Whether or not that is what happened, the fact that “the AI committed the build artifact that leaked the AI’s own code” is a plausible chain of events tells you everything about where we are with velocity and build security in 2026. When AI writes 90% of your code, as Anthropic says it does, and engineers are shipping multiple releases per day (possibly up to five per engineer), the surface area for configuration drift is enormous. Whatever the exact chain of events, that velocity had consequences this week.

The irony is that some of the primitives covered in this analysis are exactly the kind of boring infrastructure Anthropic will likely lean on to prevent this from happening again: build pipeline configuration, publish step validation, the basic operational discipline that keeps things from accidentally leaking.

Foundational Agentic Architecture (Day-One Basics)

If you are building an agent from scratch, these eight non-negotiable primitives form the foundation.

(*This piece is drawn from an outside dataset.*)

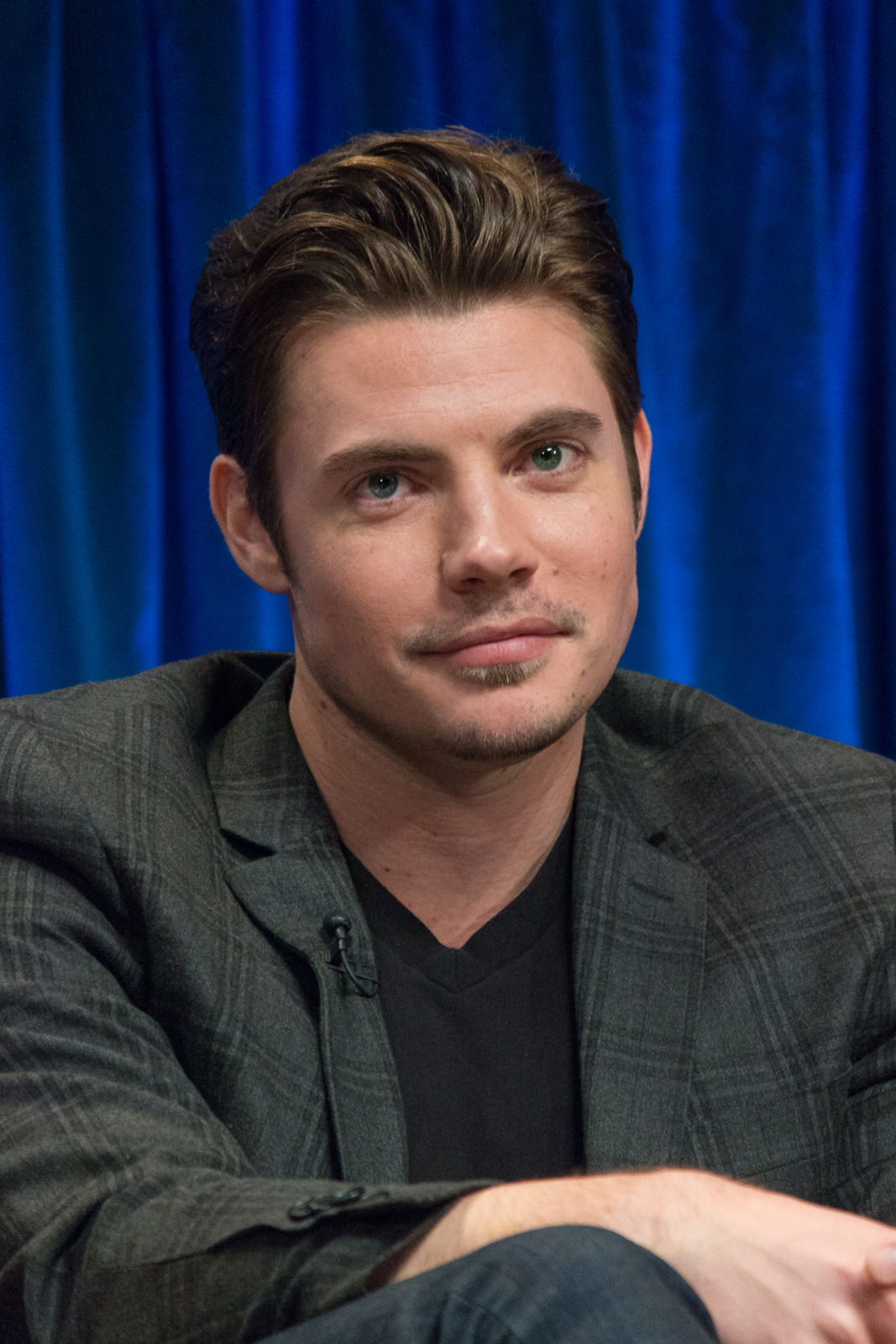 Photo of Josh Henderson: American actor, model and singer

They are presented in the order you should think about them when designing your own system.

1. Metadata-First Tool Registry

The pattern: define your agent’s capabilities as a data structure before writing any implementation code. The registry should answer “what exists?” and “what does it do?” without executing anything.

Claude Code maintains two parallel registries:

  • Command Registry: 207 entries for user-facing actions
  • Tool Registry: 184 entries for model-facing capabilities

Every entry is a dictionary carrying a name, a source hint, and a responsibility description. The registries are the source of truth; implementations load on demand. This separation is structural, not dependent on the model to infer.

Without a clean tool registry, you cannot filter tools by context, you cannot introspect your system without triggering side effects, and every new tool requires changes to your orchestration code. The registry is the foundation everything else builds on.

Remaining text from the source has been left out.